■ **Page excerpt**

######

From Day Hiking to Thru Hiking

A Beginners Guide, Hardly.

Prior to setting foot on that Appalachian Trail I basically had zero experience. I had backpacked 65 miles of the Long Trail about a year before that was it. I was a total noob. I was convinced that I had done enough research and I had learned everything I could possibly learn to prepare myself for this giant adventure. I watched all the youtube videos, read all the articles, researched all the gear, and read all the books I could get my hands on. Little did I know most of this would mean absolutely nothing.

The first few days on trail were filled with excitement and confidence. Setting up my tent felt like a breeze, my food cooked the right way and I even dug a proper cat hole, wahoo! I was able to connect with other hikers easily and thought to myself, “I’ve got this.” While I watched others around me fumble with their gear and shut down in frustration I kept my confident smile and offered a hand of assistance. I repeated things I learned from my research to others and watched their eyes grow wide and express “why didn’t I think of that?” It was clear to me that doing research had been helpful…for now.

What I didn’t know was that there was a lot more to it than simply having functional gear, delicious meals, and a good place to poop. I recognized early on that I was a little TOO confident. I was in shape from dancing and hiking all year. I was comfortable with my body and how it functioned on the trail and I had all the gear that worked for me. People thought that I had thru-hiked before. I don’t know what gave them that impression but it was clear to me that at some point I would fail and learn some lessons.

It all started with the mac & cheese incident.

Now hear me out. I have cooked mac & cheese thousands of times at home, no sweat, no problems. It couldn’t be that different on the trail right? I was deeply excited about this Kraft’s all day long. I knew it was going to be absolutely delicious and I was pumped! I thought I might get a little creative and try to save fuel by cold-soaking the noodles partially before boiling them. That way I wouldn’t have to boil for 8-10 minutes with my small fuel canister. It made sense theoretically.

I had ditched the cheese packet packaging to “save weight” and had the noodles, cheese, and water all together in a ziplock. She was soaking, she was doing her thing. My impatience eventually got the best of me and as we sat around a fire I whipped out my stove and dumped everything into my pot. I was hungry and excited to devour this cheesy deliciousness. I flicked on the burner and within moments I could smell the smell of burning cheese and noodles. I quickly grabbed my spoon and dug to the bottom only to find a charred cheesy noodle hell. I was devastated but pretended that it wasn’t that bad. I took a big scoop with my spoon and shoved it in my mouth hoping for the best.

It was disgusting.

I was heartbroken. This delicious meal I had been dreaming of all day was ruined and not just the food but my poor pot was crusted with burned noodles and powdered cheese death. How was I going to come back from this? I scraped everything into a ziplock reluctantly and tried to wipe the sour smile from my face. I boiled water in my pot over the fire and chiseled away most of the char. I then drank that delicious grey water, leave no trace right? Ugh. I was devastated and embarrassed. This was the first time I realized I knew nothing about backcountry cooking. When I say cooking, I do not mean boiling water and dumping it into a dehydrated Mountain House Meal, I mean actually trying to cook on these little stoves. It was a humbling moment for me. I did indeed have things to learn.

######

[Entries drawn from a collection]
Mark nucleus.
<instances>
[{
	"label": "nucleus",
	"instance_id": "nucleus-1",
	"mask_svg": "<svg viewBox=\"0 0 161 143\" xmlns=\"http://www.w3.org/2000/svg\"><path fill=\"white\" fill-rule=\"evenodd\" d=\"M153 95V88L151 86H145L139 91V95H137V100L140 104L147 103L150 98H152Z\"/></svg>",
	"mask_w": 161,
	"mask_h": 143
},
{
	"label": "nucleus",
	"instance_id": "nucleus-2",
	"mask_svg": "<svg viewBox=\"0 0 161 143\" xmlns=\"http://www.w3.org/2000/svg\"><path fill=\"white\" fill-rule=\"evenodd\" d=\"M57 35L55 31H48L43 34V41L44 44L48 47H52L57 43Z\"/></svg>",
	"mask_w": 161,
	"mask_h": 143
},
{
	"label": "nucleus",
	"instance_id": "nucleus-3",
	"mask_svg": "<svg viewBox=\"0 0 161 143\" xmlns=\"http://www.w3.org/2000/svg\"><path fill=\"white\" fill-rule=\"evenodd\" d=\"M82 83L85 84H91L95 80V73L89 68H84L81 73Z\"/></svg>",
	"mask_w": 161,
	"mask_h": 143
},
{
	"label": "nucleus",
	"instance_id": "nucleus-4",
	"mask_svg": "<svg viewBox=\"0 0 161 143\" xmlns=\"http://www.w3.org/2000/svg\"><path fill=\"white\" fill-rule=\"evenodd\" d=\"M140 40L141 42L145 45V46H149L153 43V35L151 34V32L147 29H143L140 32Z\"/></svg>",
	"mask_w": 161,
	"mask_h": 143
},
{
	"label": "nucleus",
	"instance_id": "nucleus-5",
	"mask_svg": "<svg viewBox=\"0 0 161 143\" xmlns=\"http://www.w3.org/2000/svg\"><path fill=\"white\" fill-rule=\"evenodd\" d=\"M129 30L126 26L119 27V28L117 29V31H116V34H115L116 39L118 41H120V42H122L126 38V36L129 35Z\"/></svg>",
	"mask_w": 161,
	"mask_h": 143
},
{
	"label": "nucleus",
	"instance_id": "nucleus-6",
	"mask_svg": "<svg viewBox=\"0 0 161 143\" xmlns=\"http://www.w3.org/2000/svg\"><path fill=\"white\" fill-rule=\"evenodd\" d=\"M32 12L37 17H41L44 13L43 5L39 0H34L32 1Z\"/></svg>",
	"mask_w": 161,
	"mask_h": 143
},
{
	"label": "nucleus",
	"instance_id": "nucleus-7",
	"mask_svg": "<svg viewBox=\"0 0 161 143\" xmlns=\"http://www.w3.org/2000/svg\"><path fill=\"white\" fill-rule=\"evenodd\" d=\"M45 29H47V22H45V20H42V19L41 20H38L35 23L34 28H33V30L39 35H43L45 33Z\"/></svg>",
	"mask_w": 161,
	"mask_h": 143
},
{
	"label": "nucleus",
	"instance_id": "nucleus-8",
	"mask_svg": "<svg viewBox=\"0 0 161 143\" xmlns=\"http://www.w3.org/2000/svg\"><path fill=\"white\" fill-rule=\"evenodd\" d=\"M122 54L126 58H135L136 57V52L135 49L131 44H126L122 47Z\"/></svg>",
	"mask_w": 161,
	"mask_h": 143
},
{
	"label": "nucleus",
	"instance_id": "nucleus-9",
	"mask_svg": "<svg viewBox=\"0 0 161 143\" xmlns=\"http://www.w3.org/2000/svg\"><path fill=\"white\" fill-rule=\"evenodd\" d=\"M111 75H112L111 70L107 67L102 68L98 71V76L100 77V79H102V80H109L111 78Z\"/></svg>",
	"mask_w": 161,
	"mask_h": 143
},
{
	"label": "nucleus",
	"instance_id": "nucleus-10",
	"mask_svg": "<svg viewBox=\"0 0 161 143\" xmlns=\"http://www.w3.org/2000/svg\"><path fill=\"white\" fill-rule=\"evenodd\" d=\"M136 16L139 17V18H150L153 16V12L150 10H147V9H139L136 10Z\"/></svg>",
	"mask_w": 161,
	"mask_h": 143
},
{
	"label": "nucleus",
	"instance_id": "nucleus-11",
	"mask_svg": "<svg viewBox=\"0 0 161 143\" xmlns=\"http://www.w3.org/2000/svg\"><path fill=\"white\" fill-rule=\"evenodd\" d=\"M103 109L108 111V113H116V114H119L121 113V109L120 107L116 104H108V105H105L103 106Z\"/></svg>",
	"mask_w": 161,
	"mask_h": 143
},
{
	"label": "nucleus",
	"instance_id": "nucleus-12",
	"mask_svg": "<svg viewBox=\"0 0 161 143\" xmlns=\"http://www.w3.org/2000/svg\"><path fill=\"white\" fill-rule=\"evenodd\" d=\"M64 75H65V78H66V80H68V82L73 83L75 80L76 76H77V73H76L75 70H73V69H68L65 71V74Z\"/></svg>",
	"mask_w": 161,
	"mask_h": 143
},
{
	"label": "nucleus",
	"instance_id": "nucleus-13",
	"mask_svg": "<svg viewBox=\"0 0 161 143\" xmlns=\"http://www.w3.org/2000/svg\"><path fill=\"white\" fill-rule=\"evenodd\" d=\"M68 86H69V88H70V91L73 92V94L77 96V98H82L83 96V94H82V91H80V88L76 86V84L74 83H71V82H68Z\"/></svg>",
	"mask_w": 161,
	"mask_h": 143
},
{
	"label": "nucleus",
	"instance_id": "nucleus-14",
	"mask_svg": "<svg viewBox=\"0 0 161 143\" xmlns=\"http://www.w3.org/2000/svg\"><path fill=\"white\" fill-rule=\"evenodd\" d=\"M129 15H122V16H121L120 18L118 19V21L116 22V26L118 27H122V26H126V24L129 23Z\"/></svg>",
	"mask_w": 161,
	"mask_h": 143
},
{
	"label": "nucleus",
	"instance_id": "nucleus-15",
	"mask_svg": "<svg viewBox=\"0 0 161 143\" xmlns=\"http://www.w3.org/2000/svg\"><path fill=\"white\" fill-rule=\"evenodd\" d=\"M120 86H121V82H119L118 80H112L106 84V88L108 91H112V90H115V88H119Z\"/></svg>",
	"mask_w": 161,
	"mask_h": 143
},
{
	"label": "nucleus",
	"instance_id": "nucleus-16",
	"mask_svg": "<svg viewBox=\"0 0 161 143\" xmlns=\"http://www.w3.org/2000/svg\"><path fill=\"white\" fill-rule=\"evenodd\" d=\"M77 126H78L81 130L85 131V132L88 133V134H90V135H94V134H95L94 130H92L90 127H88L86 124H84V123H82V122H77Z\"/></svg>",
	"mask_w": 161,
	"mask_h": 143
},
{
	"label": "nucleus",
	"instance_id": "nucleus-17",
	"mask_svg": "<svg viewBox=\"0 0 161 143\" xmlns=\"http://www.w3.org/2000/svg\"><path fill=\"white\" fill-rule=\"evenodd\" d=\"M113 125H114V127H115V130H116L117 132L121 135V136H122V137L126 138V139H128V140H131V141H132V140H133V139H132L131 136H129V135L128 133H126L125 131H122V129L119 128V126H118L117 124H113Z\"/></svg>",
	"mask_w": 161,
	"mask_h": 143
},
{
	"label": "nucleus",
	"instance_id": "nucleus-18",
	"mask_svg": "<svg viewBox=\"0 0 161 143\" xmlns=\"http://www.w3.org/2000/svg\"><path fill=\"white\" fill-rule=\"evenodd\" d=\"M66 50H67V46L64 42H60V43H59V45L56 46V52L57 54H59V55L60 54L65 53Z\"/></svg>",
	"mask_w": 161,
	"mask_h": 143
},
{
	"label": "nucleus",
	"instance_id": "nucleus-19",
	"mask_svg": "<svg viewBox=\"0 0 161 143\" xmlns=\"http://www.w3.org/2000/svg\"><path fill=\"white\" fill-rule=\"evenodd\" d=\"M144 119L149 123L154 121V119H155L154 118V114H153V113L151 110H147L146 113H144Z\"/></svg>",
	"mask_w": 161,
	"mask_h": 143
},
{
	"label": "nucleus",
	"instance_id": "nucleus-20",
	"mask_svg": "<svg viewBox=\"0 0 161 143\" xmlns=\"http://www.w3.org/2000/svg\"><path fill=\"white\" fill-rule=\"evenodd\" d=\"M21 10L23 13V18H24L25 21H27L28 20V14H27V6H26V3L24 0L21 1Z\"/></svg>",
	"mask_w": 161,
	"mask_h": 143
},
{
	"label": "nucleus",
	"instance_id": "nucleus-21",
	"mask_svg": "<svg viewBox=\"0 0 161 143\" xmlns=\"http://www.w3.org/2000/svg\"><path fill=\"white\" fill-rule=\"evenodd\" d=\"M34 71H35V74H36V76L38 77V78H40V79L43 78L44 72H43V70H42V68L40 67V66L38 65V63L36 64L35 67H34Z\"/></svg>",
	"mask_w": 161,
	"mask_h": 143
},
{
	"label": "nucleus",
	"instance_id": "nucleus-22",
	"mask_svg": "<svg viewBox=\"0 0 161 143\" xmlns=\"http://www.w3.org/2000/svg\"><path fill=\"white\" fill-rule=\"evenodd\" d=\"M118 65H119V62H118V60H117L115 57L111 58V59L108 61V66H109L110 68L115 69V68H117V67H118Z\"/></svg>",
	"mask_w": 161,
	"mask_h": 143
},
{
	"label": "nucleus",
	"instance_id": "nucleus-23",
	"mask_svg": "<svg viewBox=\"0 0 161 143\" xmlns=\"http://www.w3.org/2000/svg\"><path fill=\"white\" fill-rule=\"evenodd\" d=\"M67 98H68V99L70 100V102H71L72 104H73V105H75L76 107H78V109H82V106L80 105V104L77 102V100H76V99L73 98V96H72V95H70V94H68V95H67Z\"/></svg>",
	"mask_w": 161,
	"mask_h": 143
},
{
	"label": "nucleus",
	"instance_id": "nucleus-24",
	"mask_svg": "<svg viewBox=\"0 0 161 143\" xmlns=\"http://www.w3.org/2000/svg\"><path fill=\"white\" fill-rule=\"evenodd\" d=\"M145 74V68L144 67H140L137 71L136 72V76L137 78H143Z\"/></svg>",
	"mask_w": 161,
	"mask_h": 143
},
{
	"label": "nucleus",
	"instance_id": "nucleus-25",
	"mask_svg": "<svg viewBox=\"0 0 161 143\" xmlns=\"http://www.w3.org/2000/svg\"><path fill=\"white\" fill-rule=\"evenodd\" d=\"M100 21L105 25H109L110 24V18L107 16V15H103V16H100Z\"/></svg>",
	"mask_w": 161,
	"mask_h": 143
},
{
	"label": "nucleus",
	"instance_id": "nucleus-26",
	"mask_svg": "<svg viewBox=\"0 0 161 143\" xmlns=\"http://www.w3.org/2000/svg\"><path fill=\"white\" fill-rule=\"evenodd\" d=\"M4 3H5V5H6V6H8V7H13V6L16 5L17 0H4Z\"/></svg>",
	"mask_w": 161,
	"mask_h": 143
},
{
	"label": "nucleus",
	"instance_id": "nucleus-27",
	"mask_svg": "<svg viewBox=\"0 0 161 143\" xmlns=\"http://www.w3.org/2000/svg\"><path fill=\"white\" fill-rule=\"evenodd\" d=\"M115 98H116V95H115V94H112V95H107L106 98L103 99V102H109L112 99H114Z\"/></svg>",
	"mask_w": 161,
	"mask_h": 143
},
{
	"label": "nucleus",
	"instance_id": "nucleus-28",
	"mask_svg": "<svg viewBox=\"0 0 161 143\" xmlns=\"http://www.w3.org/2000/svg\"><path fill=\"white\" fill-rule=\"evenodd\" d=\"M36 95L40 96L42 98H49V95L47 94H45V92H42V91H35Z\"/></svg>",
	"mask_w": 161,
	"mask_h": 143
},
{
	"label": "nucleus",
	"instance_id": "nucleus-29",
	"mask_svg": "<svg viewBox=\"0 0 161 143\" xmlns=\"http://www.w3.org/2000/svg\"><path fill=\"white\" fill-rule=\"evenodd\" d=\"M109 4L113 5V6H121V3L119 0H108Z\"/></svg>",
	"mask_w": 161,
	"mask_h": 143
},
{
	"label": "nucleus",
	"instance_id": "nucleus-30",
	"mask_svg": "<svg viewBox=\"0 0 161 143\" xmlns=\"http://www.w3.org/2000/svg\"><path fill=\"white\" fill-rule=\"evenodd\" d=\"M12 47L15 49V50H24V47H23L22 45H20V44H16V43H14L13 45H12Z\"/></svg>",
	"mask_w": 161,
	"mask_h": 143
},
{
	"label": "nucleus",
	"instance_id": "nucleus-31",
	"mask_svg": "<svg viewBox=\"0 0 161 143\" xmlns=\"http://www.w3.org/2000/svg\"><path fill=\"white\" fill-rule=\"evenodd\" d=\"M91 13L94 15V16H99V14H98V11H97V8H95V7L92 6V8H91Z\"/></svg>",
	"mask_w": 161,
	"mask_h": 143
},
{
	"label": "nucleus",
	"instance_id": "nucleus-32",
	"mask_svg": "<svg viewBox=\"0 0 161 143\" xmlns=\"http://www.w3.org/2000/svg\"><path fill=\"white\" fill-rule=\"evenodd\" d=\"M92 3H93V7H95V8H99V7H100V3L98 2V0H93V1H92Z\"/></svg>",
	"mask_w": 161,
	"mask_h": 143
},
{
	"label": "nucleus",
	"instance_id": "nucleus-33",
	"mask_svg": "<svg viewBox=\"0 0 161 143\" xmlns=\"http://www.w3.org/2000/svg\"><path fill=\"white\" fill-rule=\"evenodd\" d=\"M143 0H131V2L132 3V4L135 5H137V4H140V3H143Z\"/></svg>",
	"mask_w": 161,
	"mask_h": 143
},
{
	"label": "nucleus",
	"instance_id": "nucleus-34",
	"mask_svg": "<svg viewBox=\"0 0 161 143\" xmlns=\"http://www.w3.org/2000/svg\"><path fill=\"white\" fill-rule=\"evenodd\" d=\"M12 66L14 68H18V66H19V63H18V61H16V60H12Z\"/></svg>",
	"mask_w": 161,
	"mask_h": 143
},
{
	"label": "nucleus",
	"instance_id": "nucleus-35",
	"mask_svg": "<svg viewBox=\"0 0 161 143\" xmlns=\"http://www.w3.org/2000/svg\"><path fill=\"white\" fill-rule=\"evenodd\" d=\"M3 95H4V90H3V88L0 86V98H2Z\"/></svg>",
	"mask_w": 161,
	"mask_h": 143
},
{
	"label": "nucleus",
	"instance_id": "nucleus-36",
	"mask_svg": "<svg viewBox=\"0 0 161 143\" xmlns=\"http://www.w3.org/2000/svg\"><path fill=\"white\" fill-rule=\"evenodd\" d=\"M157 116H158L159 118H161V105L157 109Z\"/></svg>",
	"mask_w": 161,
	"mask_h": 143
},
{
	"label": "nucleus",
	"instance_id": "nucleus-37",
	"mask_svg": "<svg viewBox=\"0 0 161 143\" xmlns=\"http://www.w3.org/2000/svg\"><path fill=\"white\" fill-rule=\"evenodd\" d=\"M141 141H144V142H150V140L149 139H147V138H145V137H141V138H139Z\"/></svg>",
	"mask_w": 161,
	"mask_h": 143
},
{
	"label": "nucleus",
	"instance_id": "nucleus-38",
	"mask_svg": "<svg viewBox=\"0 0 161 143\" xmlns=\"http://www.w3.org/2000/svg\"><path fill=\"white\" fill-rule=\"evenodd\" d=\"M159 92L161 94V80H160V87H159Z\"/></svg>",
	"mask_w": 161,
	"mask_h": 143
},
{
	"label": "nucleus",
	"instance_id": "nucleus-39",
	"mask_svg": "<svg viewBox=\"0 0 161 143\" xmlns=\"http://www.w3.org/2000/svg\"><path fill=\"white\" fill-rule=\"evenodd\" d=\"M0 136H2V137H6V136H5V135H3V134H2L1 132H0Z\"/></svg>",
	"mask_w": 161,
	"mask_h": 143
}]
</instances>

######

■ **Work to do**
Copy the part of the hiking essay starting at "A Beginners Guide, Hardly." and ending at "mean absolutely nothing.".

■ **Task result**
A Beginners Guide, Hardly.

Prior to setting foot on that Appalachian Trail I basically had zero experience. I had backpacked 65 miles of the Long Trail about a year before that was it. I was a total noob. I was convinced that I had done enough research and I had learned everything I could possibly learn to prepare myself for this giant adventure. I watched all the youtube videos, read all the articles, researched all the gear, and read all the books I could get my hands on. Little did I know most of this would mean absolutely nothing.